Let’s assume we want to create a venv that we’ve imaginatively named
venv
. (You can pick any name you like.) You create venvs from the
command line:
python3 -m venv ./venv
We next need to activate the environment, making it the “current” one that Python will use. This is again done from the command line:
. venv/bin/activate
This alters the various include paths, command paths, and other elements to make sure that, when you execute the Python interpreter or any of the related tools, it runs the ones in the venv and not any others.

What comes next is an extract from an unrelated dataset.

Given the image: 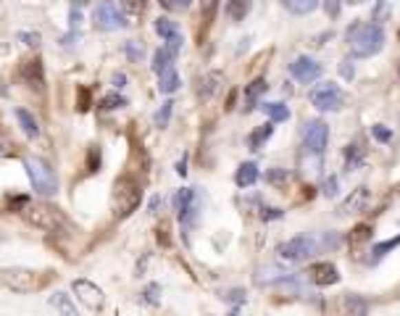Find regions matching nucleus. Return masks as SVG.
<instances>
[{"label": "nucleus", "mask_w": 400, "mask_h": 316, "mask_svg": "<svg viewBox=\"0 0 400 316\" xmlns=\"http://www.w3.org/2000/svg\"><path fill=\"white\" fill-rule=\"evenodd\" d=\"M387 34L382 30V24H353L348 30V43H350V53L356 59H371L385 48Z\"/></svg>", "instance_id": "1"}, {"label": "nucleus", "mask_w": 400, "mask_h": 316, "mask_svg": "<svg viewBox=\"0 0 400 316\" xmlns=\"http://www.w3.org/2000/svg\"><path fill=\"white\" fill-rule=\"evenodd\" d=\"M21 216L30 222L32 227H37V229H45V232H63L66 229V219L61 216L59 209H53V206H48L43 200H30L24 211H21Z\"/></svg>", "instance_id": "2"}, {"label": "nucleus", "mask_w": 400, "mask_h": 316, "mask_svg": "<svg viewBox=\"0 0 400 316\" xmlns=\"http://www.w3.org/2000/svg\"><path fill=\"white\" fill-rule=\"evenodd\" d=\"M140 200H143L140 185H137L132 177H119L116 185H114V193H111L114 213H116L119 219H124V216H129V213L140 206Z\"/></svg>", "instance_id": "3"}, {"label": "nucleus", "mask_w": 400, "mask_h": 316, "mask_svg": "<svg viewBox=\"0 0 400 316\" xmlns=\"http://www.w3.org/2000/svg\"><path fill=\"white\" fill-rule=\"evenodd\" d=\"M24 169H27V174H30V182L32 187H34V193H40L45 198H53L59 193V177H56V171L50 169L48 161L43 158H24Z\"/></svg>", "instance_id": "4"}, {"label": "nucleus", "mask_w": 400, "mask_h": 316, "mask_svg": "<svg viewBox=\"0 0 400 316\" xmlns=\"http://www.w3.org/2000/svg\"><path fill=\"white\" fill-rule=\"evenodd\" d=\"M50 277L43 274V271H34V269H24V266H11V269H3L0 271V282L14 290V293H34L48 282Z\"/></svg>", "instance_id": "5"}, {"label": "nucleus", "mask_w": 400, "mask_h": 316, "mask_svg": "<svg viewBox=\"0 0 400 316\" xmlns=\"http://www.w3.org/2000/svg\"><path fill=\"white\" fill-rule=\"evenodd\" d=\"M95 27L101 32H116V30H124L129 21H127V16L121 14V8L114 3V0H101L98 6H95Z\"/></svg>", "instance_id": "6"}, {"label": "nucleus", "mask_w": 400, "mask_h": 316, "mask_svg": "<svg viewBox=\"0 0 400 316\" xmlns=\"http://www.w3.org/2000/svg\"><path fill=\"white\" fill-rule=\"evenodd\" d=\"M308 98H311L313 108H319V111H340L342 101H345L340 85H335V82H322V85H316Z\"/></svg>", "instance_id": "7"}, {"label": "nucleus", "mask_w": 400, "mask_h": 316, "mask_svg": "<svg viewBox=\"0 0 400 316\" xmlns=\"http://www.w3.org/2000/svg\"><path fill=\"white\" fill-rule=\"evenodd\" d=\"M316 248H319V242L308 238V235H297L293 240L282 242L280 248H277V253H280L282 261H303V258H308L316 253Z\"/></svg>", "instance_id": "8"}, {"label": "nucleus", "mask_w": 400, "mask_h": 316, "mask_svg": "<svg viewBox=\"0 0 400 316\" xmlns=\"http://www.w3.org/2000/svg\"><path fill=\"white\" fill-rule=\"evenodd\" d=\"M72 290H74V295L79 298V303H85L90 311H101L105 306V293L95 282H90V280H74Z\"/></svg>", "instance_id": "9"}, {"label": "nucleus", "mask_w": 400, "mask_h": 316, "mask_svg": "<svg viewBox=\"0 0 400 316\" xmlns=\"http://www.w3.org/2000/svg\"><path fill=\"white\" fill-rule=\"evenodd\" d=\"M303 137H306V148H308L313 156H322V153L326 151V143H329V127H326L322 119H313L306 124Z\"/></svg>", "instance_id": "10"}, {"label": "nucleus", "mask_w": 400, "mask_h": 316, "mask_svg": "<svg viewBox=\"0 0 400 316\" xmlns=\"http://www.w3.org/2000/svg\"><path fill=\"white\" fill-rule=\"evenodd\" d=\"M322 72H324L322 63L308 59V56H300V59H295L290 63V74L295 76L300 85H313V82L322 76Z\"/></svg>", "instance_id": "11"}, {"label": "nucleus", "mask_w": 400, "mask_h": 316, "mask_svg": "<svg viewBox=\"0 0 400 316\" xmlns=\"http://www.w3.org/2000/svg\"><path fill=\"white\" fill-rule=\"evenodd\" d=\"M153 27H156V32L166 40V48L177 56L179 50H182V43H185V40H182V32H179V27H177V21H171V19L161 16V19H156Z\"/></svg>", "instance_id": "12"}, {"label": "nucleus", "mask_w": 400, "mask_h": 316, "mask_svg": "<svg viewBox=\"0 0 400 316\" xmlns=\"http://www.w3.org/2000/svg\"><path fill=\"white\" fill-rule=\"evenodd\" d=\"M21 79L24 85H30L34 92H40L45 87V69H43V61L40 59H32L21 66Z\"/></svg>", "instance_id": "13"}, {"label": "nucleus", "mask_w": 400, "mask_h": 316, "mask_svg": "<svg viewBox=\"0 0 400 316\" xmlns=\"http://www.w3.org/2000/svg\"><path fill=\"white\" fill-rule=\"evenodd\" d=\"M174 211H177L179 222H190L195 213V193L190 190V187H182V190H177L174 193Z\"/></svg>", "instance_id": "14"}, {"label": "nucleus", "mask_w": 400, "mask_h": 316, "mask_svg": "<svg viewBox=\"0 0 400 316\" xmlns=\"http://www.w3.org/2000/svg\"><path fill=\"white\" fill-rule=\"evenodd\" d=\"M308 274H311V280L319 287H329V285H337V282H340V271H337L335 264H329V261H324V264H313L311 269H308Z\"/></svg>", "instance_id": "15"}, {"label": "nucleus", "mask_w": 400, "mask_h": 316, "mask_svg": "<svg viewBox=\"0 0 400 316\" xmlns=\"http://www.w3.org/2000/svg\"><path fill=\"white\" fill-rule=\"evenodd\" d=\"M222 85H224V74H222V72H208V74L200 79L198 98H200V101H211L216 92L222 90Z\"/></svg>", "instance_id": "16"}, {"label": "nucleus", "mask_w": 400, "mask_h": 316, "mask_svg": "<svg viewBox=\"0 0 400 316\" xmlns=\"http://www.w3.org/2000/svg\"><path fill=\"white\" fill-rule=\"evenodd\" d=\"M340 308H342V316H369V303L364 301L361 295H342L340 298Z\"/></svg>", "instance_id": "17"}, {"label": "nucleus", "mask_w": 400, "mask_h": 316, "mask_svg": "<svg viewBox=\"0 0 400 316\" xmlns=\"http://www.w3.org/2000/svg\"><path fill=\"white\" fill-rule=\"evenodd\" d=\"M366 203H369V190H366V187H356V190L350 193V198L340 206V213L342 216H348V213H358V211L366 209Z\"/></svg>", "instance_id": "18"}, {"label": "nucleus", "mask_w": 400, "mask_h": 316, "mask_svg": "<svg viewBox=\"0 0 400 316\" xmlns=\"http://www.w3.org/2000/svg\"><path fill=\"white\" fill-rule=\"evenodd\" d=\"M16 121H19V127H21V132L30 137V140H34V137H40V124H37V119L32 116L27 108H16Z\"/></svg>", "instance_id": "19"}, {"label": "nucleus", "mask_w": 400, "mask_h": 316, "mask_svg": "<svg viewBox=\"0 0 400 316\" xmlns=\"http://www.w3.org/2000/svg\"><path fill=\"white\" fill-rule=\"evenodd\" d=\"M269 90L266 79H253L251 85L245 87V111H251V108H255V103H258V98L264 95V92Z\"/></svg>", "instance_id": "20"}, {"label": "nucleus", "mask_w": 400, "mask_h": 316, "mask_svg": "<svg viewBox=\"0 0 400 316\" xmlns=\"http://www.w3.org/2000/svg\"><path fill=\"white\" fill-rule=\"evenodd\" d=\"M280 3L295 16H308L319 8V0H280Z\"/></svg>", "instance_id": "21"}, {"label": "nucleus", "mask_w": 400, "mask_h": 316, "mask_svg": "<svg viewBox=\"0 0 400 316\" xmlns=\"http://www.w3.org/2000/svg\"><path fill=\"white\" fill-rule=\"evenodd\" d=\"M253 0H227V16L232 21H245V16L251 14Z\"/></svg>", "instance_id": "22"}, {"label": "nucleus", "mask_w": 400, "mask_h": 316, "mask_svg": "<svg viewBox=\"0 0 400 316\" xmlns=\"http://www.w3.org/2000/svg\"><path fill=\"white\" fill-rule=\"evenodd\" d=\"M235 182H238V187H253L255 182H258V166L255 164H242L238 169V174H235Z\"/></svg>", "instance_id": "23"}, {"label": "nucleus", "mask_w": 400, "mask_h": 316, "mask_svg": "<svg viewBox=\"0 0 400 316\" xmlns=\"http://www.w3.org/2000/svg\"><path fill=\"white\" fill-rule=\"evenodd\" d=\"M171 66H174V53H171L166 45L158 48V50H156V56H153V72L161 76L163 72H166V69H171Z\"/></svg>", "instance_id": "24"}, {"label": "nucleus", "mask_w": 400, "mask_h": 316, "mask_svg": "<svg viewBox=\"0 0 400 316\" xmlns=\"http://www.w3.org/2000/svg\"><path fill=\"white\" fill-rule=\"evenodd\" d=\"M271 135H274V121H269V124H264V127H258L255 132H251V137H248L251 151H261V148H264V143H266Z\"/></svg>", "instance_id": "25"}, {"label": "nucleus", "mask_w": 400, "mask_h": 316, "mask_svg": "<svg viewBox=\"0 0 400 316\" xmlns=\"http://www.w3.org/2000/svg\"><path fill=\"white\" fill-rule=\"evenodd\" d=\"M158 90L163 92V95H171V92L179 90V74L177 69L171 66V69H166L161 76H158Z\"/></svg>", "instance_id": "26"}, {"label": "nucleus", "mask_w": 400, "mask_h": 316, "mask_svg": "<svg viewBox=\"0 0 400 316\" xmlns=\"http://www.w3.org/2000/svg\"><path fill=\"white\" fill-rule=\"evenodd\" d=\"M50 303L56 306V311H59L61 316H79V311H76V306L72 303V298H69L66 293H56V295L50 298Z\"/></svg>", "instance_id": "27"}, {"label": "nucleus", "mask_w": 400, "mask_h": 316, "mask_svg": "<svg viewBox=\"0 0 400 316\" xmlns=\"http://www.w3.org/2000/svg\"><path fill=\"white\" fill-rule=\"evenodd\" d=\"M264 114H266V116L274 121V124H277V121H287V119H290V108H287L284 103H266V105H264Z\"/></svg>", "instance_id": "28"}, {"label": "nucleus", "mask_w": 400, "mask_h": 316, "mask_svg": "<svg viewBox=\"0 0 400 316\" xmlns=\"http://www.w3.org/2000/svg\"><path fill=\"white\" fill-rule=\"evenodd\" d=\"M171 108H174V103L171 101H166V103L156 111V116H153V121H156V127L158 129H166L169 127V119H171Z\"/></svg>", "instance_id": "29"}, {"label": "nucleus", "mask_w": 400, "mask_h": 316, "mask_svg": "<svg viewBox=\"0 0 400 316\" xmlns=\"http://www.w3.org/2000/svg\"><path fill=\"white\" fill-rule=\"evenodd\" d=\"M387 19H390V0H377V6L371 11V21L374 24H382Z\"/></svg>", "instance_id": "30"}, {"label": "nucleus", "mask_w": 400, "mask_h": 316, "mask_svg": "<svg viewBox=\"0 0 400 316\" xmlns=\"http://www.w3.org/2000/svg\"><path fill=\"white\" fill-rule=\"evenodd\" d=\"M219 8V0H200V16H203V24H211L213 16Z\"/></svg>", "instance_id": "31"}, {"label": "nucleus", "mask_w": 400, "mask_h": 316, "mask_svg": "<svg viewBox=\"0 0 400 316\" xmlns=\"http://www.w3.org/2000/svg\"><path fill=\"white\" fill-rule=\"evenodd\" d=\"M371 240V227L369 224H358L353 232H350V245H361V242Z\"/></svg>", "instance_id": "32"}, {"label": "nucleus", "mask_w": 400, "mask_h": 316, "mask_svg": "<svg viewBox=\"0 0 400 316\" xmlns=\"http://www.w3.org/2000/svg\"><path fill=\"white\" fill-rule=\"evenodd\" d=\"M101 105H103L105 111H116V108H124V105H127V98L119 95V92H111V95H105Z\"/></svg>", "instance_id": "33"}, {"label": "nucleus", "mask_w": 400, "mask_h": 316, "mask_svg": "<svg viewBox=\"0 0 400 316\" xmlns=\"http://www.w3.org/2000/svg\"><path fill=\"white\" fill-rule=\"evenodd\" d=\"M371 137L379 143H392V129H387L385 124H374L371 127Z\"/></svg>", "instance_id": "34"}, {"label": "nucleus", "mask_w": 400, "mask_h": 316, "mask_svg": "<svg viewBox=\"0 0 400 316\" xmlns=\"http://www.w3.org/2000/svg\"><path fill=\"white\" fill-rule=\"evenodd\" d=\"M361 145H348V151H345V156H348V171L350 169H356L358 161H361Z\"/></svg>", "instance_id": "35"}, {"label": "nucleus", "mask_w": 400, "mask_h": 316, "mask_svg": "<svg viewBox=\"0 0 400 316\" xmlns=\"http://www.w3.org/2000/svg\"><path fill=\"white\" fill-rule=\"evenodd\" d=\"M400 245V238H392V240H385V242H379L377 248H374V256L379 258V256H385L387 251H392V248H398Z\"/></svg>", "instance_id": "36"}, {"label": "nucleus", "mask_w": 400, "mask_h": 316, "mask_svg": "<svg viewBox=\"0 0 400 316\" xmlns=\"http://www.w3.org/2000/svg\"><path fill=\"white\" fill-rule=\"evenodd\" d=\"M124 53L129 56V61H140L143 59V45L132 40V43H127V45H124Z\"/></svg>", "instance_id": "37"}, {"label": "nucleus", "mask_w": 400, "mask_h": 316, "mask_svg": "<svg viewBox=\"0 0 400 316\" xmlns=\"http://www.w3.org/2000/svg\"><path fill=\"white\" fill-rule=\"evenodd\" d=\"M19 40H21V45L34 48L37 43H40V34H37V32H21V34H19Z\"/></svg>", "instance_id": "38"}, {"label": "nucleus", "mask_w": 400, "mask_h": 316, "mask_svg": "<svg viewBox=\"0 0 400 316\" xmlns=\"http://www.w3.org/2000/svg\"><path fill=\"white\" fill-rule=\"evenodd\" d=\"M27 203H30V198H27V196H14V198H8V206H11V211H19V213L24 211V206H27Z\"/></svg>", "instance_id": "39"}, {"label": "nucleus", "mask_w": 400, "mask_h": 316, "mask_svg": "<svg viewBox=\"0 0 400 316\" xmlns=\"http://www.w3.org/2000/svg\"><path fill=\"white\" fill-rule=\"evenodd\" d=\"M340 74L345 76V79H353V76H356V66H353V61L350 59H345L340 63Z\"/></svg>", "instance_id": "40"}, {"label": "nucleus", "mask_w": 400, "mask_h": 316, "mask_svg": "<svg viewBox=\"0 0 400 316\" xmlns=\"http://www.w3.org/2000/svg\"><path fill=\"white\" fill-rule=\"evenodd\" d=\"M340 6H342V0H324V11L332 16V19L340 14Z\"/></svg>", "instance_id": "41"}, {"label": "nucleus", "mask_w": 400, "mask_h": 316, "mask_svg": "<svg viewBox=\"0 0 400 316\" xmlns=\"http://www.w3.org/2000/svg\"><path fill=\"white\" fill-rule=\"evenodd\" d=\"M158 293H161V287L158 285H150V287H145V303H158Z\"/></svg>", "instance_id": "42"}, {"label": "nucleus", "mask_w": 400, "mask_h": 316, "mask_svg": "<svg viewBox=\"0 0 400 316\" xmlns=\"http://www.w3.org/2000/svg\"><path fill=\"white\" fill-rule=\"evenodd\" d=\"M98 166H101V151L92 145L90 148V171H98Z\"/></svg>", "instance_id": "43"}, {"label": "nucleus", "mask_w": 400, "mask_h": 316, "mask_svg": "<svg viewBox=\"0 0 400 316\" xmlns=\"http://www.w3.org/2000/svg\"><path fill=\"white\" fill-rule=\"evenodd\" d=\"M324 196L326 198L337 196V177H329V180L324 182Z\"/></svg>", "instance_id": "44"}, {"label": "nucleus", "mask_w": 400, "mask_h": 316, "mask_svg": "<svg viewBox=\"0 0 400 316\" xmlns=\"http://www.w3.org/2000/svg\"><path fill=\"white\" fill-rule=\"evenodd\" d=\"M90 108V92L85 87H79V111H87Z\"/></svg>", "instance_id": "45"}, {"label": "nucleus", "mask_w": 400, "mask_h": 316, "mask_svg": "<svg viewBox=\"0 0 400 316\" xmlns=\"http://www.w3.org/2000/svg\"><path fill=\"white\" fill-rule=\"evenodd\" d=\"M269 182H274V185H280V182L290 180V174H284V171H269Z\"/></svg>", "instance_id": "46"}, {"label": "nucleus", "mask_w": 400, "mask_h": 316, "mask_svg": "<svg viewBox=\"0 0 400 316\" xmlns=\"http://www.w3.org/2000/svg\"><path fill=\"white\" fill-rule=\"evenodd\" d=\"M282 211L280 209H264L261 211V219H266V222H271V219H280Z\"/></svg>", "instance_id": "47"}, {"label": "nucleus", "mask_w": 400, "mask_h": 316, "mask_svg": "<svg viewBox=\"0 0 400 316\" xmlns=\"http://www.w3.org/2000/svg\"><path fill=\"white\" fill-rule=\"evenodd\" d=\"M158 3H161L166 11H177L179 8V0H158Z\"/></svg>", "instance_id": "48"}, {"label": "nucleus", "mask_w": 400, "mask_h": 316, "mask_svg": "<svg viewBox=\"0 0 400 316\" xmlns=\"http://www.w3.org/2000/svg\"><path fill=\"white\" fill-rule=\"evenodd\" d=\"M124 82H127V76H124V74H114V87H116V90H121V87H124Z\"/></svg>", "instance_id": "49"}, {"label": "nucleus", "mask_w": 400, "mask_h": 316, "mask_svg": "<svg viewBox=\"0 0 400 316\" xmlns=\"http://www.w3.org/2000/svg\"><path fill=\"white\" fill-rule=\"evenodd\" d=\"M177 171H179V174H182V177L187 174V161H185V158H182V161H179V164H177Z\"/></svg>", "instance_id": "50"}, {"label": "nucleus", "mask_w": 400, "mask_h": 316, "mask_svg": "<svg viewBox=\"0 0 400 316\" xmlns=\"http://www.w3.org/2000/svg\"><path fill=\"white\" fill-rule=\"evenodd\" d=\"M190 3H193V0H179V8H187Z\"/></svg>", "instance_id": "51"}, {"label": "nucleus", "mask_w": 400, "mask_h": 316, "mask_svg": "<svg viewBox=\"0 0 400 316\" xmlns=\"http://www.w3.org/2000/svg\"><path fill=\"white\" fill-rule=\"evenodd\" d=\"M345 3H350V6H361V3H366V0H345Z\"/></svg>", "instance_id": "52"}]
</instances>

We next need to populate the venv, that is, add the packages we
want. We do this using pip
as normal:
pip3 install ipython ipyparallel
Note
In some installations, pip
always refers to the pip
tool
of Python 2.7, while Python 3’s tool is called pip3
. It never
hurts when unsure to run pip3
explicitly if you’re working
with Python 3. Similarly you may find there’s a tool called
python3
or even python3.7
in your venv.
Remember that because we’ve activated the venv, the Python tools we
run (including pip
) are those of the venv, and they affect the
venv: thus this call to pip
will install the latest versions of
ipython
and ipyparallel
just as we’d expect – but into the
venv, not into the global environment. We can call pip
repeatedly
to install all the packages we need. If we then run some Python code
(either interactively or as a script) from the shell in which we
activated the venv, it will use the packages we’ve installed. If we’ve
missed out a package that the code needs, then an exception will be
raised even if the package is available globally: only what’s
explicitly loaded into the venv is available in the venv. Conversely
if we run the same code from a shell in which we haven’t activated
this (or any other) venv, it will run in the packages installed
globally: what happens in the venv stays in the venv.
Suppose we now want to be able to reproduce this venv for later
use. We can use pip
to freeze the state of the venv for us:
pip freeze >requirements.txt
This generates a requirements.txt
file including all the packages
and their version numbers: remember to execute this command from the
shell in which we activated the venv. If we later want to reproduce
this environment, so we’re sure of the package versions our code will
use, we can create another venv that uses this file to reproduce the
frozen venv:
python3 -m venv ./venv2
. venv2/bin/activate
pip install -r requirements.txt
This new venv now has exactly the structure of the old one, meaning we can move the computational environment across machines.
Warning
This sometimes doesn’t work as well as it might: Python’s requirements files aren’t very well structured, not all packages (or all package versions) are available on all operating systems, Python on OS X has some unique packages, Anaconda includes a huge set by default, and so forth. But at least you get start from a place where the environment is well-known.
A handy debugging strategy is to run pip install -r
requirements.txt
and, if it fails, delete the offending line
from requirements.txt
and try again. If you remove a package
that’s needed by another, then a compatible version should be
found by pip
– but possibly not the one you were using
originally. This doesn’t often cause problems in real life.